(Atco) was released in 1966, at the height of the blues revival that began in the late 1950s with the publication of Samuel Charter's The Country Blues
(Rinehart, 1950) and the subsequent release of the LP The Country Blues
(Folkways, 1959). In the early blues revival, it was the rural, acoustic blues that were resurrected and celebrated. Then the ancient-by-any-standards folk songs made it to Great Britain, they were assimilated and recreated in a sonic image not previously imagined. Cream introduced America and the world to the future of the blues in their release of "Spoonful." Credited to Chicago musician and A&R man Willie Dixon, "Spoonful" and written for Howlin' Wolf (Chess, 1960) harbored much older historic music significance dating to some 40 years earlier.
Dixon's (and, by proxy, Cream's) "Spoonful" was based on "A Spoonful Blues," recorded by Charley Patton in 1929 (Paramount 12869). Patton's rendition was related to the earlier recordings: "All I Want Is A Spoonful" by Papa Charlie Jackson (1925) and "Cocaine Blues" by Luke Jordan (1927). The lyrics are a clever and earthy allegory for the Y-chromosome's sometimes violent search to satisfy their animal hungers, with "a spoonful" representing pleasures, which have been interpreted as sex, love, or drugs.
The way we heard the blues, indeed all music, changed dramatically with Eric Clapton
's screaming electric guitar, propelled by Ginger Baker
's throbbing drums and bassist Jack Bruce
's low foundations and vocals. If that change was not fully understood at the time, Cream drove their musical point home with four minutes of near rock perfection in "Crossroads," performed live at San Francisco's Winterland in the fall of 1968 and released on Wheels of Fire
(Atco) the same year. This was an exciting, loud, carnal, earthy sound that fully defined the blues soul of rock and roll. Fresh, new, alarming, and redefining: we were not prepared for such low country virtuosity. Fresh, new, alarming, and redefining
... that is exactly how I hear Sonny Landreth play "Key to the Highway" from the present Bound by the Blues
. Landreth's 20-second introduction to the Charlie Segar nine-bar blues standard sonically evolves into a rippling surface of simmering mercury, bright and uniquely innovative. It is unlike any blues before, sounding as jarringly potent as "Spoonful" did nearly 50 years ago. Viscerally, the performance and, post particularly the second solo into the coda, can only be experientially approximated to that first teenaged kiss (again, from the Y-chromosome perspective): bottle rockets, Roman candles and strawberries bursting on the roof of your mouth. You never knew things could be so good. And the great thing is, there is plenty more of such music on the recording.
After slide guitarist Sonny Landreth's recent flirtation with naked technique worship on Elemental Journey
(Landfall Records, 2012), he safely returns to the blues fold with an incendiary musical statement containing the next chapter in his one-man evolution of the slide guitar craft. This is not a perfect recording, but it contains moments of perfection: perfection of the electric blues ilk heard from the Allman Brothers Band on "Statesboro Blues" and "One Way Out."
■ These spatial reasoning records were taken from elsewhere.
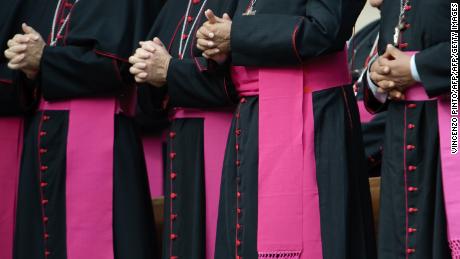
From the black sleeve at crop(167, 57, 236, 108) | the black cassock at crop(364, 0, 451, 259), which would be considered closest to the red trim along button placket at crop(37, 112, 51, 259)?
the black sleeve at crop(167, 57, 236, 108)

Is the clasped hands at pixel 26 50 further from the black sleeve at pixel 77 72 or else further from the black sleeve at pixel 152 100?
the black sleeve at pixel 152 100

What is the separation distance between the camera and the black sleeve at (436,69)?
3.59 m

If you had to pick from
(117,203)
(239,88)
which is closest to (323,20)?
(239,88)

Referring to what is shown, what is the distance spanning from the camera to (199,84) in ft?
14.6

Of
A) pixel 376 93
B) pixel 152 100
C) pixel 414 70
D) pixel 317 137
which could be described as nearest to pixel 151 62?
pixel 152 100

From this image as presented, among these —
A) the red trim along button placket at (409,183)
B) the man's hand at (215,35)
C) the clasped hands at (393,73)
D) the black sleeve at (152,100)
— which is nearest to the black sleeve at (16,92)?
the black sleeve at (152,100)

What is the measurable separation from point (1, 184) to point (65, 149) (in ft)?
1.69

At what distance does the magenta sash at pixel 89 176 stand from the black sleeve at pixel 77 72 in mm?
108

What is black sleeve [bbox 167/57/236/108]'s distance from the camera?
437 cm

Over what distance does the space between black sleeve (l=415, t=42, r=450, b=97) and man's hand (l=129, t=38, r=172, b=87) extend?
53.9 inches

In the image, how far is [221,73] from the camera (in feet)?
14.3

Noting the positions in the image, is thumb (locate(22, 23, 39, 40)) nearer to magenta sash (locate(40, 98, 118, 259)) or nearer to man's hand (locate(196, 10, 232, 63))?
magenta sash (locate(40, 98, 118, 259))

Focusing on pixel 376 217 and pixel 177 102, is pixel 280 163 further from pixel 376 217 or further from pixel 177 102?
pixel 376 217

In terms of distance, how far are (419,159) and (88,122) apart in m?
1.90
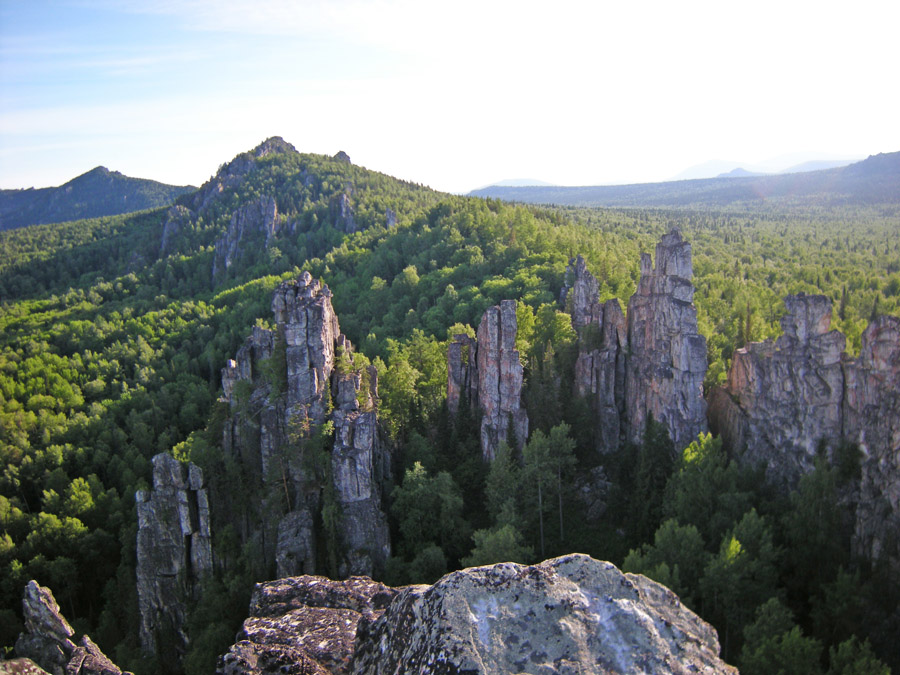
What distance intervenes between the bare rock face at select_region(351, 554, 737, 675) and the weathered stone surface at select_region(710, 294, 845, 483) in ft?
85.0

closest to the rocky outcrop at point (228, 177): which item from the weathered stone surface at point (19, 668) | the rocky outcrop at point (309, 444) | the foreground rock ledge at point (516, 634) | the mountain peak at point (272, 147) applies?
the mountain peak at point (272, 147)

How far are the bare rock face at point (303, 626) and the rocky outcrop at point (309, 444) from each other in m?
21.6

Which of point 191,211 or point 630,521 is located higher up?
point 191,211

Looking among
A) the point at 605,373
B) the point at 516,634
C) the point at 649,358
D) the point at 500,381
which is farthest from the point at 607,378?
the point at 516,634

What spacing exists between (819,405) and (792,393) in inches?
68.2

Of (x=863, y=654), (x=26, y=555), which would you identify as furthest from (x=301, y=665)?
(x=26, y=555)

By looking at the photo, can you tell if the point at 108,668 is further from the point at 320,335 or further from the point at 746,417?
the point at 746,417

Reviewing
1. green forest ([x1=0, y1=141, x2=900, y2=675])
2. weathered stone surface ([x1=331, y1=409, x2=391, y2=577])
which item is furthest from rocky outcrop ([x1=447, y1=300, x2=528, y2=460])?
weathered stone surface ([x1=331, y1=409, x2=391, y2=577])

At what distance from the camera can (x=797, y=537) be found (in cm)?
2919

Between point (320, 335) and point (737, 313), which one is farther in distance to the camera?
point (737, 313)

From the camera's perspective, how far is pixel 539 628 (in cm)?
996

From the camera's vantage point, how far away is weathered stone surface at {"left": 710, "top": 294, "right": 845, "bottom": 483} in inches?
1258

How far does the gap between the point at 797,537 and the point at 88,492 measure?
55255 millimetres

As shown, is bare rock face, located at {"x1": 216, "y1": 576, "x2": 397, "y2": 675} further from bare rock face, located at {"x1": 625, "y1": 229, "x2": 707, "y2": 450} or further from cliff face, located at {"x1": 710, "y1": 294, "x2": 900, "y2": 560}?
bare rock face, located at {"x1": 625, "y1": 229, "x2": 707, "y2": 450}
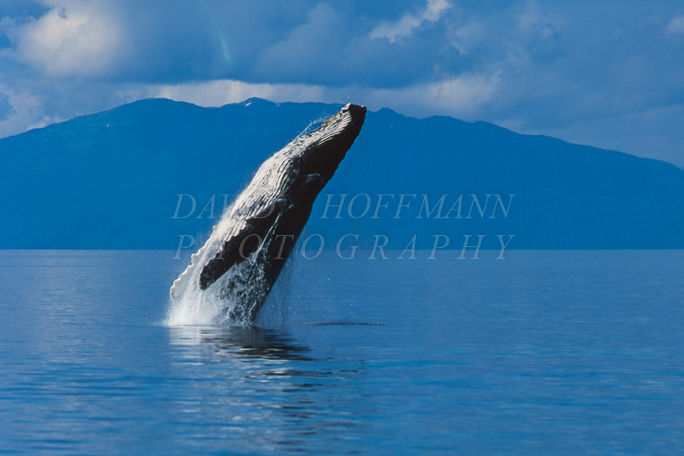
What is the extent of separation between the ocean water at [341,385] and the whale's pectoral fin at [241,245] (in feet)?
5.10

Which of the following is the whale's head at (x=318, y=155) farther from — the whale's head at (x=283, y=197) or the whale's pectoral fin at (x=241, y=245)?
the whale's pectoral fin at (x=241, y=245)

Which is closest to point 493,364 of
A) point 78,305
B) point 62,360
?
point 62,360

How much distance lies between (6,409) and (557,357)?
1089cm

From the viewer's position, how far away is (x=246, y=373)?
1558cm

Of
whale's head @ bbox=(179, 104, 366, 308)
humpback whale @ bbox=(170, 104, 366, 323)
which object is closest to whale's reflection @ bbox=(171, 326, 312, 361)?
humpback whale @ bbox=(170, 104, 366, 323)

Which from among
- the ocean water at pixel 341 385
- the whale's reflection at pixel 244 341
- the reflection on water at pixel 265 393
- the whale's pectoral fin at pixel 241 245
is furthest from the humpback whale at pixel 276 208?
the reflection on water at pixel 265 393

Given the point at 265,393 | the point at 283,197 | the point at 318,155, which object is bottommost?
the point at 265,393

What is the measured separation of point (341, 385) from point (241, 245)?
16.9ft

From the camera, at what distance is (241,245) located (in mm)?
18766

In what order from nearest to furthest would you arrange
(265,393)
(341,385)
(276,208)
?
(265,393), (341,385), (276,208)

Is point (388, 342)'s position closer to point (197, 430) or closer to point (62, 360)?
point (62, 360)

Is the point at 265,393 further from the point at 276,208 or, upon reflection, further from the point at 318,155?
the point at 318,155

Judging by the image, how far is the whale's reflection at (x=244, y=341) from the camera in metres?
17.8

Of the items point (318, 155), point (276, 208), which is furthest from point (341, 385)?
point (318, 155)
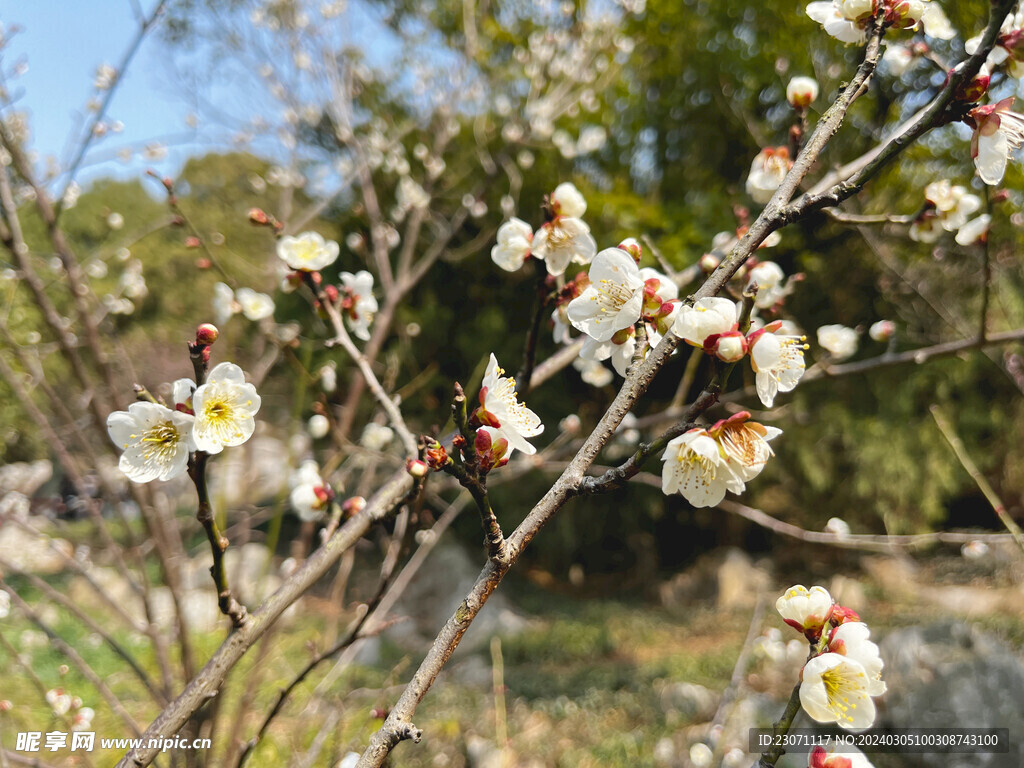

This is a recording of contrasts. Landreth's performance of the blues "standards" contained herein is redefining. Leading a traditional power trio, Landreth turns the volume up on pre-war acoustic blues, demonstrating that he can safely transform any material he takes on. The bold choice of Skip James
' "Cherryball Blues" shows Landreth's fearless approach to the music, retaining even the original vocal inflections. His slide guitar is played "out-or-the-box" on this difficult Bentonia blues piece. "Walkin's Blues" and "It Hurts Me Too" historic slide guitar standbys are revelatory. "Dust My Broom" might be considered the weakest piece on a recording of superb sounds.
Landreth's original compositions show great growth. His vocals, a soft spot in the past, are confident and vibrant (remember, Eric Clapton's "lackluster" vocals were criticized when he started out). Landreth saves is steel-body guitar playing for these songs. The title piece is inventive with a searing electric slide interlude. "The High Side" is a bit of country funk, sweaty and humid like the banks of the Tallahatchie River in a Delta August. The guitarist's tribute to the late Johnny Winter
, "Firebird Blues" is the best song on the recording. Landreth's slide approaches the single-note apocalypse of Derek Trucks' playing while his intermingled standard lead-guitar playing is superlative. Hardly abandoning his Creole roots, Landreth closes the disc with a Zyedeco rave-up, "Simecoe Street."
This is the disc that Landreth has been working up to for his existing career. He is an innovator on the order of an Eddie Van Halen who is beginning to gather disciples.